Tindakan yang dilakukan oleh orang tua sebagaimana di atas, merupakan salah satu upaya untuk melindungi putra-putri mereka, walaupun terkadang tindakan para orang tua tersebut justru menjadikan seorang anak terkekang. Para orang tua sadar akan dampak buruk globalisasi yang benar-benar nyata seperti yang terjadi saat ini. Merosotnya akhlaq, pergaulan bebas, gangguan kejiwaan sang anak akibat penggunaan gawai merupakan hal yang paling ditakuti oleh para orang tua.
Lalu bagaimana kita sebagai seorang santri yang notabene juga merupakan seorang anak dalam menyikapi globalisasi? Haruskah kita menutup diri dari globalisasi atau tetap mengikuti alur globalisasi?
Seorang santri berbeda dengan pelajar pada umumnya.
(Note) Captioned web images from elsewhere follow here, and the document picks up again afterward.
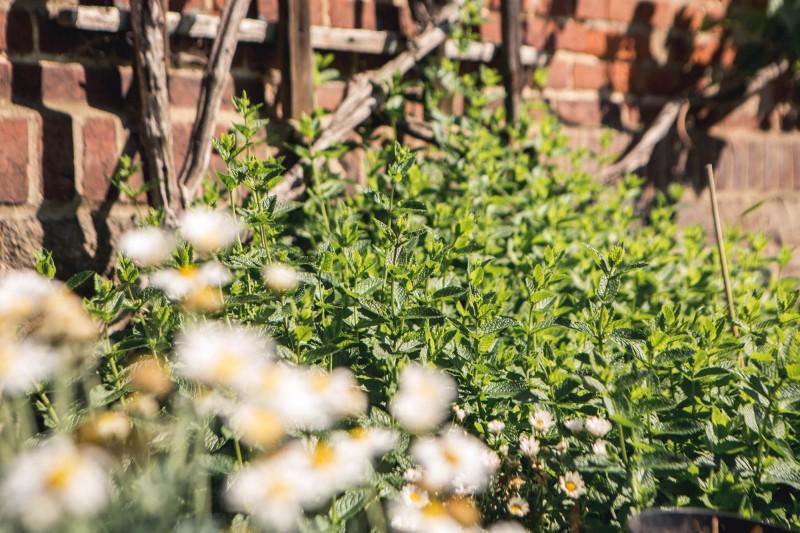 Gute Gärten, Gartenliebe, Minze,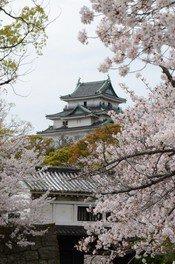 和歌山城の桜 画像(2/5)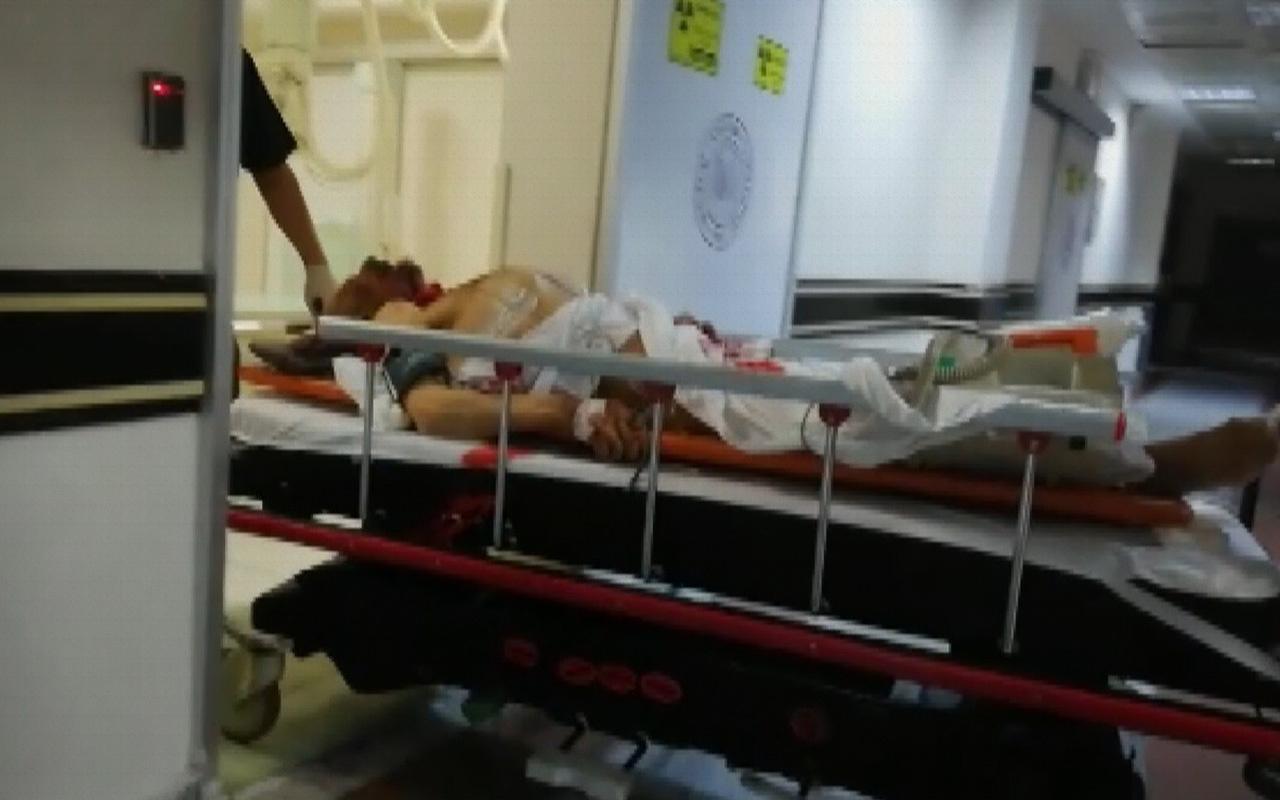 Erzurum'da ayı saldırısı 1 ölü 2 yaralı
Para santri dididik agar memiliki kemuliaan akhlaq, baik melalui pembiasaan sehari-hari maupun melalui kajian berbagai ilmu agama selama mukim di pesantren. Disini keteladanan para ustadz sangat ditekankan, bahkan segala peraturan yang dirumuskan di pesantren semata-mata hanya untuk membentuk karakter religius santri agar mereka memiliki kekokohan ilmu serta keluhuran akhlaq. Tidak hanya itu, di beberapa pesantren para santri juga dibiasakan berpikir saintifik, logis, dan filosofis dalam setiap aktifitas pembelajaran, seperti di SMA Trensains Tebuireng Jombang, sehingga baik kompetensi agama maupun umum dapat dikuasai dengan baik oleh para santri.
Disisi yang lain, sebagai seorang santri diharapkan bisa terjun di masyarakat, tidak hanya untuk berdakwah, tetapi juga menyebarkan kebaikan-kebaikan yang mereka dapatkan melalui riset, kajian-kajian ilmiah, kajian sains, dan bahkan riset-riset yang berkaitan dengan sains kealaman lainnya. Jika seorang santri menutup diri dari globalisasi maka proses terjun ke masyarakat akan menjadi sulit, karena masyarakat yang kita hadapi bukan hanya yang berada di sekitar kita, tetapi sudah merambah sampai tingkat internasional dengan adanya kemajuan teknologi saat ini.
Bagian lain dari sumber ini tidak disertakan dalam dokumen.